* **EXERCISE DETAILS**
Rewrite everything from the line containing "Considering the image" down to the end of the entries as a JSON list of strings, one string per line, with blank lines left out.

* **INFORMATION PROVIDED**
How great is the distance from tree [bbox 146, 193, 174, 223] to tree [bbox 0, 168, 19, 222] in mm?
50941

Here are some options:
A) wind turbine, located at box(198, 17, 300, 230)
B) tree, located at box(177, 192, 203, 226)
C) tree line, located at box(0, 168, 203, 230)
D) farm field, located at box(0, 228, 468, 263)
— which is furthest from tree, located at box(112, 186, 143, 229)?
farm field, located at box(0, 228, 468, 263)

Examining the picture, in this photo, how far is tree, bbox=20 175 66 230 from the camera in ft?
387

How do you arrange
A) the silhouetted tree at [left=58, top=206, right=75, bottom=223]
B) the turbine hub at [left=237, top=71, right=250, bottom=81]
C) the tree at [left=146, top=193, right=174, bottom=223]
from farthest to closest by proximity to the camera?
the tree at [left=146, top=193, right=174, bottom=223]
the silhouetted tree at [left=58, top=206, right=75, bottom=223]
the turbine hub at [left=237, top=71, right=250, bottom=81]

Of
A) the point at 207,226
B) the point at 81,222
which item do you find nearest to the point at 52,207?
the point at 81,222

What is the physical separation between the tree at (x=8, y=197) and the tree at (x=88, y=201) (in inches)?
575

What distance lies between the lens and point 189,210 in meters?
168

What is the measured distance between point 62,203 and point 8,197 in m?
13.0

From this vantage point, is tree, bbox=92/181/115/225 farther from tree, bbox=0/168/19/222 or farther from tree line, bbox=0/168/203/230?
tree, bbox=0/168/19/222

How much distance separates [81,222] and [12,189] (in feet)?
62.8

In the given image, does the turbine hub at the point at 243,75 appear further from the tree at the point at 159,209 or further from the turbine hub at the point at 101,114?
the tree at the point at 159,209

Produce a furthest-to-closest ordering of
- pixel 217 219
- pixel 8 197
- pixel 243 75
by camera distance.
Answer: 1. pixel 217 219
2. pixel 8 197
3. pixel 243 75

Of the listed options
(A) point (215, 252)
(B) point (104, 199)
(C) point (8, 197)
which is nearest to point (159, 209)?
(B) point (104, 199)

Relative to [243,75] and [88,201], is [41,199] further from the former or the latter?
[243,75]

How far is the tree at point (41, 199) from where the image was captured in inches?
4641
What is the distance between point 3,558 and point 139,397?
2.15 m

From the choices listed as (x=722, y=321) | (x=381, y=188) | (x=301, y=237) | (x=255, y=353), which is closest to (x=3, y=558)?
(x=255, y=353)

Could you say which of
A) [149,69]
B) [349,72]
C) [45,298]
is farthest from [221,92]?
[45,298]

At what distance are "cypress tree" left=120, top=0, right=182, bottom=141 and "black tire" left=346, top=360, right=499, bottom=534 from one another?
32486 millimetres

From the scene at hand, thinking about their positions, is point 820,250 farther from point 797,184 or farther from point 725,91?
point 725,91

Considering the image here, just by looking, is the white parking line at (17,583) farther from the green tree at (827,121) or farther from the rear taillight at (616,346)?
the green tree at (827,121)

* **RESULT BELOW**
[
  "Considering the image here, just by looking, is the white parking line at (17,583) farther from the green tree at (827,121) or farther from the rear taillight at (616,346)?",
  "the green tree at (827,121)"
]